Here we report the use of high-throughput sequencing technologies (RNA-seq, ATAC-seq, ChIP-seq) to identify the molecular programme of the transcirption factor c-MAF (MAF) in parental (MM1.S, JJN3, H929), MAF-depleted (MM1S, JJN3) and MAF-overexpressing (MM1S, U266) multiple myeloma (MM) cells . We performed chromatin immunoprecipitation followed by sequencing (ChIP-seq) against MAF in naive MM cells , and against MAF, H3K27ac and H3K4me1 in MAF-overexpressing cells. Assay for Transposase-Accessible Chromatin with high-throughput sequencing (ATAC-seq) was performed on MAF-overexpressing U266 myeloma cells. In addition, we identifed the transcriptome of MAF-depleted myeloma cells 3 days after lentiviral transduction with MAF-targeting shRNA and scbl control.
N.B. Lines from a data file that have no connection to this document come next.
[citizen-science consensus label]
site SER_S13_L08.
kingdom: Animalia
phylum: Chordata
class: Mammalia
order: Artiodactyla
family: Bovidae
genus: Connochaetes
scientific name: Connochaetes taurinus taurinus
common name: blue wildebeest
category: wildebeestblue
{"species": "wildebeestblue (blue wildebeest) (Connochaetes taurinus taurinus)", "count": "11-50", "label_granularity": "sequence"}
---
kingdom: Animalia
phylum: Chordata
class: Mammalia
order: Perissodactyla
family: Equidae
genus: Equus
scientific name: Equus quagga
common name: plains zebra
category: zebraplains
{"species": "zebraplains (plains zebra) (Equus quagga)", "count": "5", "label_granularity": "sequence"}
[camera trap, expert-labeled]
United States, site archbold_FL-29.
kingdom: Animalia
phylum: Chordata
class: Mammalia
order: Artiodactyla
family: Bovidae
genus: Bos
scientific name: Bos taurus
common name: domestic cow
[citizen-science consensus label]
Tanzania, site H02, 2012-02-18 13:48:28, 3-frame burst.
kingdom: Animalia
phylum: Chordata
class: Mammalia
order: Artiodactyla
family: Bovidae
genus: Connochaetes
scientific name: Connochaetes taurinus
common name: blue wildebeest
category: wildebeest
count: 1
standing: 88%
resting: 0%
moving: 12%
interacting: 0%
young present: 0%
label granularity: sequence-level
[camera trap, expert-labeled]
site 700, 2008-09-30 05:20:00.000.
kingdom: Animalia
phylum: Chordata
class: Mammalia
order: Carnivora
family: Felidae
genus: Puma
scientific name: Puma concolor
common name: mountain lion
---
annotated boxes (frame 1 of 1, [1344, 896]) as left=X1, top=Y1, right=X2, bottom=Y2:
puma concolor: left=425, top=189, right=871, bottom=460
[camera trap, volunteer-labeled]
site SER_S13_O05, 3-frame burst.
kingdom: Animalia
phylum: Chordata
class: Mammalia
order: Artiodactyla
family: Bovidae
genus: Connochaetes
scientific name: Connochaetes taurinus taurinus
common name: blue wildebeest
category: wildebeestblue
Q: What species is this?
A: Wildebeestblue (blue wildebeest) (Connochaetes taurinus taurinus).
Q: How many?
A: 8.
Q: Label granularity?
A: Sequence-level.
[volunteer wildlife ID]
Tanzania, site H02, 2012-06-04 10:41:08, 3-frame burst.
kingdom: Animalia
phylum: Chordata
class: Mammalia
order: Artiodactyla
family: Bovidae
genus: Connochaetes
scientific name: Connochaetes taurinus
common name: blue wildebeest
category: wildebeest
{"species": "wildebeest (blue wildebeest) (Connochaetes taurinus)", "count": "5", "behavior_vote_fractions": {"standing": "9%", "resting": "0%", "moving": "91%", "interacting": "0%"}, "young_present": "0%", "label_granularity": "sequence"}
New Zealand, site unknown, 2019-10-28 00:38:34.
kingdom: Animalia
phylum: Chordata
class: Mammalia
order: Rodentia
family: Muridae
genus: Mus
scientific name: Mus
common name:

Our integrated -omics approach provides a comprehensive characterization of the role and function of MAF in myeloma cells and provides novel insights towards the discovery and design of molecular targets for precision therapy against MAF-overexpressing MM. Overall design: Identification of the transcriptional and epigenomic programme of MAF in MM1S, JJN3, H929 and MAF-overexpressing U266 multiple myeloma cells using ChIP-seq, ATAC-seq and RNA-seq.